一整个夏天他们都沉迷于实践厨艺,此时已能配合得天衣无缝。马嘉祺刚热好油,丁程鑫就已经把蒜末切好了。


木耳下汤之前,丁程鑫问了一句:“这是什么时候泡的呀?我看微博上说,夏天木耳泡久了有毒。”


马嘉祺说:“昨天晚上吧?我看见刘耀文泡的。”


“他怎么想起来要泡这个。”


“可能打算今天做菜用。”


另外三位朋友有愧于马嘉祺和丁程鑫的服务,也成天想要往厨房里钻。大的一个还算靠谱,小的两个完全不行。马丁二人品尝了一顿他们鼓捣出的早餐,此后一见到有人要碰菜刀,便冲过去恭恭敬敬将人请出厨房。


“一会儿刘耀文起床了不要让他来捣乱。”丁程鑫说,“上次他非要在白菜汤里加番茄酱和奶油,说这样就能做成罗宋汤。我没留意,还差点让他得逞了。”


马嘉祺边切番茄边笑弯了腰:“挺好的,你让他试试呗。我好久都没喝罗宋汤了。”


“想喝吗?”丁程鑫说,“晚上去西餐厅?”


马嘉祺想了想,“只有我们两个的话就去。”


丁程鑫撞了撞马嘉祺的肩:“你想得美啦。”


他们上一次二人出行还是暑假刚开始的时候,吃饭逛街台球馆一条龙。那次丁程鑫又添置了一双新鞋,被马嘉祺念叨了一路。后来马嘉祺在台球桌上输得五体投地,便又变成丁程鑫念叨马嘉祺有“大师”亲授却毫无长进了。


那天分别之前他们约定好要去试试北滨路上新开的素食店,数个月过去也没能成行。期间他们唯一的逛街出游还是跟着队友和摄像机一起。


近来的日程没有留给他们太多私人空间。人生大事迫在眉睫(并不是指结婚生子)(虽然这两位真的希望他们结婚的人非常多),他们却好似渐渐失去了紧迫感,休息日做做饭,下了课摔摔跤。课程当然更加艰辛,要求也更严苛,但是跟着志同道合且可互相信赖的人,好像就能从容又安心地往前走。


冒泡的汤锅开始传出温暖的香气。马嘉祺留了一小截午餐肉没丢进去,转身喂到丁程鑫嘴边。


“你手都没洗!”丁程鑫抱怨了一句,但还是乖乖接受了喂食。他把下巴搭在马嘉祺的肩上,既闻到灶上食物的香气,又闻到马嘉祺鬓发间洗发香波的气息,突然说,“我们以后养三个小孩,是不是也像这样啊。”


马嘉祺的耳朵一下子就充血了。他真的招架不住丁程鑫偶尔异想天开的天然发言。丁程鑫本人还在他肩头傻乎乎地笑着,仿佛觉得自己说的话很巧妙,而绝没有意识到这是一句多么令人心惊肉跳的话。
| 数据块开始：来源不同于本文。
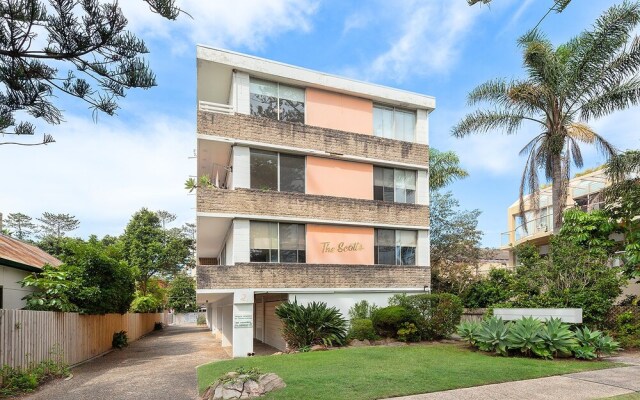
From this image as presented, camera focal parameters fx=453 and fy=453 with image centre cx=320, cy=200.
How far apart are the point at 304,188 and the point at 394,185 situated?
456 centimetres

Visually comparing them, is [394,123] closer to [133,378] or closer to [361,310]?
[361,310]

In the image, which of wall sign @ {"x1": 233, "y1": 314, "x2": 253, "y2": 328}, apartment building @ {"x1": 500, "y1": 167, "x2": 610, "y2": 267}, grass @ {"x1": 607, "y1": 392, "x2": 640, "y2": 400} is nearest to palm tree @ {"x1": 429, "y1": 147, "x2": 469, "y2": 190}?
apartment building @ {"x1": 500, "y1": 167, "x2": 610, "y2": 267}

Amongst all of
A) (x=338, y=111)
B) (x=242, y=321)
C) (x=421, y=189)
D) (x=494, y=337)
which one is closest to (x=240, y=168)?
(x=338, y=111)

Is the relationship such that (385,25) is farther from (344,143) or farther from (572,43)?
(572,43)

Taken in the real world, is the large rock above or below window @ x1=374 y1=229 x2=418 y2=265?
below

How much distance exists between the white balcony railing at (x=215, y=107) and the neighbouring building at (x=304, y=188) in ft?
0.20

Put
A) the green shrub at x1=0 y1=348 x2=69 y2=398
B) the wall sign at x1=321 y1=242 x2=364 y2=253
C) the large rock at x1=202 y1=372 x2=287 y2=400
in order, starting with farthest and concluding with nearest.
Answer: the wall sign at x1=321 y1=242 x2=364 y2=253, the green shrub at x1=0 y1=348 x2=69 y2=398, the large rock at x1=202 y1=372 x2=287 y2=400

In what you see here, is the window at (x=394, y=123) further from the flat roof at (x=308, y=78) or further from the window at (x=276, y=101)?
the window at (x=276, y=101)

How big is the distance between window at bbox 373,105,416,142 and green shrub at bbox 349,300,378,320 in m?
7.60

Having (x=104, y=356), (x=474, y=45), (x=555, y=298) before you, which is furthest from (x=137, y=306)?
(x=474, y=45)

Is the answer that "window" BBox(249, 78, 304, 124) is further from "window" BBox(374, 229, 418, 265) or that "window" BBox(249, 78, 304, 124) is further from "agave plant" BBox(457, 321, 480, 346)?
"agave plant" BBox(457, 321, 480, 346)

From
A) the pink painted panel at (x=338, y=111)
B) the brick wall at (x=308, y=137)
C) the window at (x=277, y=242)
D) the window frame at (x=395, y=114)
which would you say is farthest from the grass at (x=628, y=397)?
the window frame at (x=395, y=114)

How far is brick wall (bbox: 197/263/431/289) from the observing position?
16547mm

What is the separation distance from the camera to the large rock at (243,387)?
8.41m
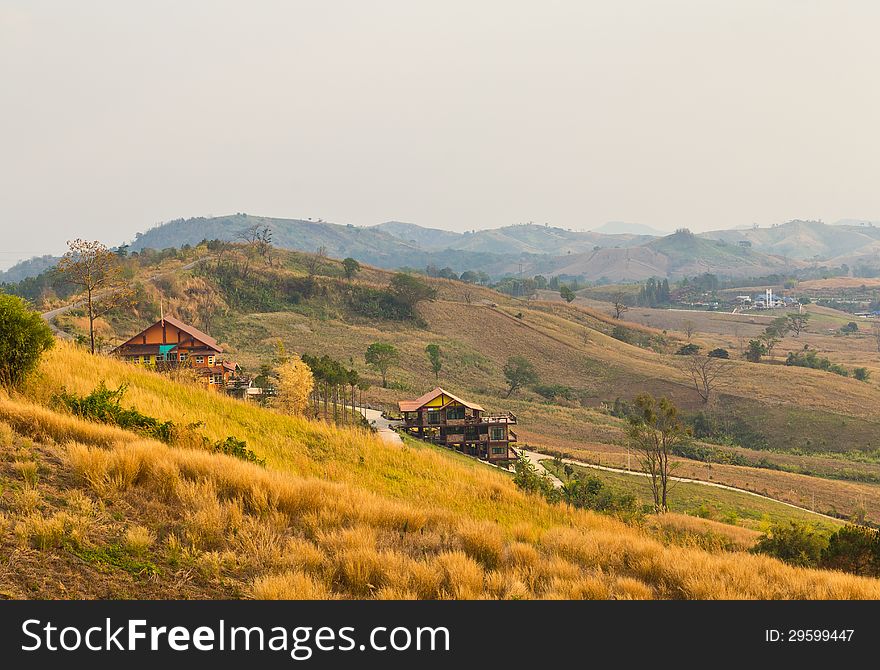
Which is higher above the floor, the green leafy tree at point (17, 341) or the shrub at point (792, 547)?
the green leafy tree at point (17, 341)

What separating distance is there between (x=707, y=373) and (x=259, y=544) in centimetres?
8837

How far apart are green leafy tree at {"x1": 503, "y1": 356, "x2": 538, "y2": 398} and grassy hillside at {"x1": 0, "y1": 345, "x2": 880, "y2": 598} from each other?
68239mm

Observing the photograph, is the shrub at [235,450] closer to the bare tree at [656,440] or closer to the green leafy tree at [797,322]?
the bare tree at [656,440]

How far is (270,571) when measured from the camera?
6508mm

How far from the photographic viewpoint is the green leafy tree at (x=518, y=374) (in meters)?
79.6

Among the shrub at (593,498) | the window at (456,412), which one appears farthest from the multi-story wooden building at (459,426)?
the shrub at (593,498)

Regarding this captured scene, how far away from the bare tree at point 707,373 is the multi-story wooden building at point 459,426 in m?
39.1

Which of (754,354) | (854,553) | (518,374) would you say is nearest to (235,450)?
(854,553)

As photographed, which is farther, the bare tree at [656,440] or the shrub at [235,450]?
the bare tree at [656,440]

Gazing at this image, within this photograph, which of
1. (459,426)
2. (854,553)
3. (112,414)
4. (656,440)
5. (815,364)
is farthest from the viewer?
(815,364)

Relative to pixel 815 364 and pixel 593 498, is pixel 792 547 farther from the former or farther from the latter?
pixel 815 364

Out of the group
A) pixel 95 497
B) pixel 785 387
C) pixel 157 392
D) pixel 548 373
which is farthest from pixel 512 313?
pixel 95 497

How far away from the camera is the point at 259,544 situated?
277 inches
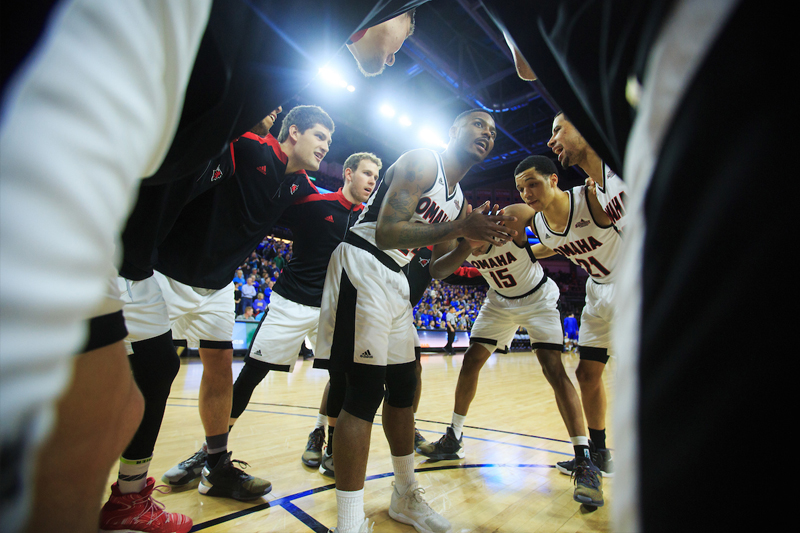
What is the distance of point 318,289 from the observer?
3.19 metres

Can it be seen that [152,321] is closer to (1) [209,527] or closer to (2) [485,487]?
(1) [209,527]

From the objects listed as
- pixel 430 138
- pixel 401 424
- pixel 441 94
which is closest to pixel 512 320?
pixel 401 424

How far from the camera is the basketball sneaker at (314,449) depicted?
2467 millimetres

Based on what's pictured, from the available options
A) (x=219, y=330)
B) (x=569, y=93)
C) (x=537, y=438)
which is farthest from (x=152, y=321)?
(x=537, y=438)

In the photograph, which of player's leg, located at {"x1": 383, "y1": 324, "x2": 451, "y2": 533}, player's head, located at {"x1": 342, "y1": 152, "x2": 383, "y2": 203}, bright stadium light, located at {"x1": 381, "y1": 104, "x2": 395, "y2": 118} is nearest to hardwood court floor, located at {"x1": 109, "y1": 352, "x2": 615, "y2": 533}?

马嘉祺用剩下的午餐肉堵住了丁程鑫的嘴,说:“你自己都还是小孩!”






「衣柜I」




丁程鑫躲进了衣柜里面。马嘉祺站在过道前,左边还是右边,五十五十的胜率。


他打开了左边的柜门,里头空空如也。这一刻丁程鑫以猛虎之势从对面的柜子里扑了出来,伴随一声大吼,吓得马嘉祺浑身一颤,惊恐地举起了他的浣熊爪子。


“你怎么又没猜对!”丁程鑫笑道。


马嘉祺懊恼地仰天抱头。他倒不想真的把丁程鑫摁在柜子里揍一顿。他想看丁程鑫被找到后鼓着脸的表情。


丁程鑫突然提议:“诶,他们三个还没回来,要不要一起吓一下他们?”


“好啊,你藏一边,我藏一边,这样他们不管打开那个柜子,躲在对面的人都可以跳出来吓他们一跳。”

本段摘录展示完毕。